Nothing but the text should be carried over: reproduce all the data exactly and leave out every image.

--- --- ---

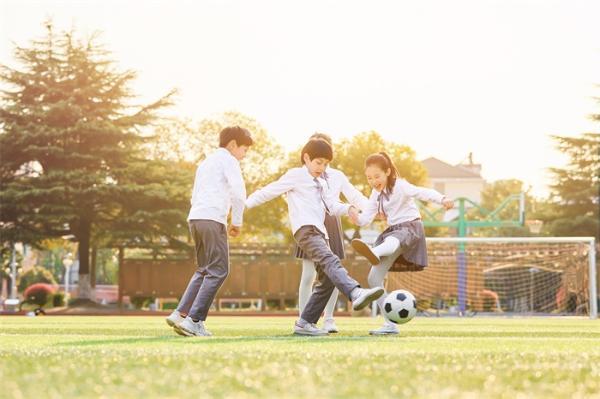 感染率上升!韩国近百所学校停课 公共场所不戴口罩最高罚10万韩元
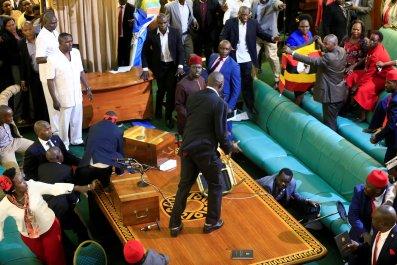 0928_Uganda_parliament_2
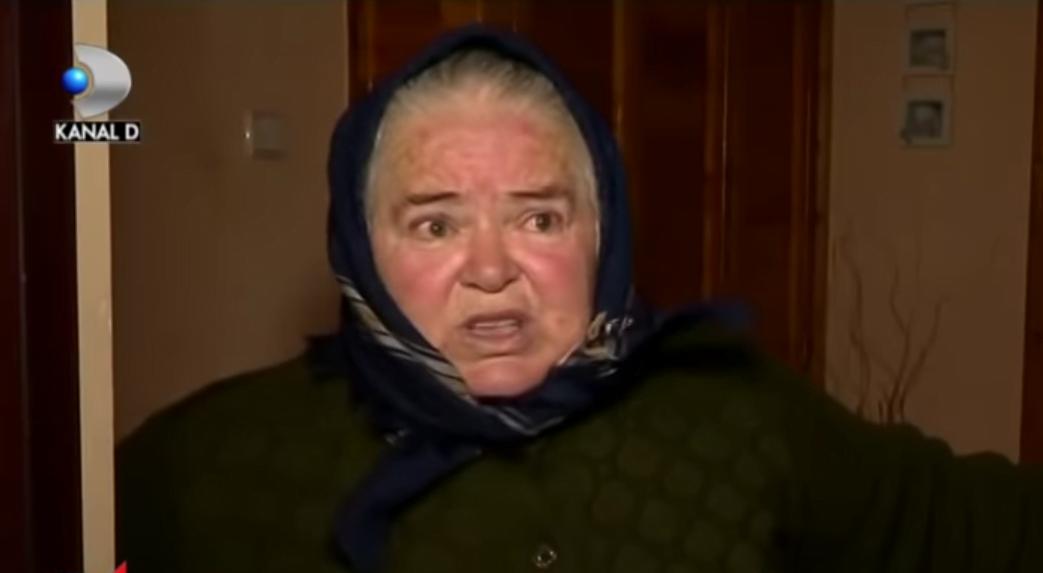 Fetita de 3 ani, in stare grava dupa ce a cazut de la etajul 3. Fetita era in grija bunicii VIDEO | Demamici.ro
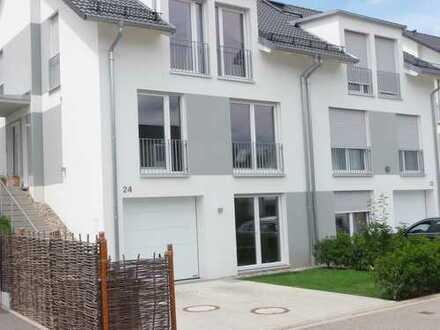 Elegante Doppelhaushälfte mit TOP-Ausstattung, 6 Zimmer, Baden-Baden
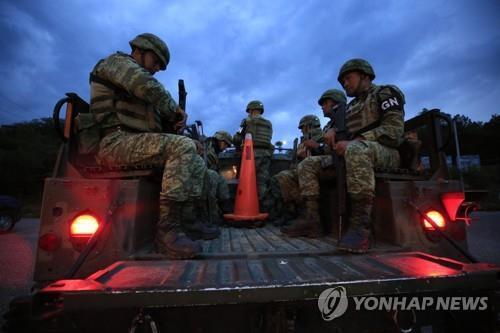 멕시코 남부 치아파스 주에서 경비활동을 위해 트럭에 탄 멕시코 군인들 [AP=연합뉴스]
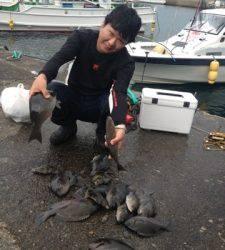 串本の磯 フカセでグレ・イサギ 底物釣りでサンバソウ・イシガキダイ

--- --- ---

▶ **SOLUTION TO THIS EXERCISE**:
 感染率上升!韩国近百所学校停课 公共场所不戴口罩最高罚10万韩元
 0928_Uganda_parliament_2
 Fetita de 3 ani, in stare grava dupa ce a cazut de la etajul 3. Fetita era in grija bunicii VIDEO | Demamici.ro
 Elegante Doppelhaushälfte mit TOP-Ausstattung, 6 Zimmer, Baden-Baden
 멕시코 남부 치아파스 주에서 경비활동을 위해 트럭에 탄 멕시코 군인들 [AP=연합뉴스]
 串本の磯 フカセでグレ・イサギ 底物釣りでサンバソウ・イシガキダイ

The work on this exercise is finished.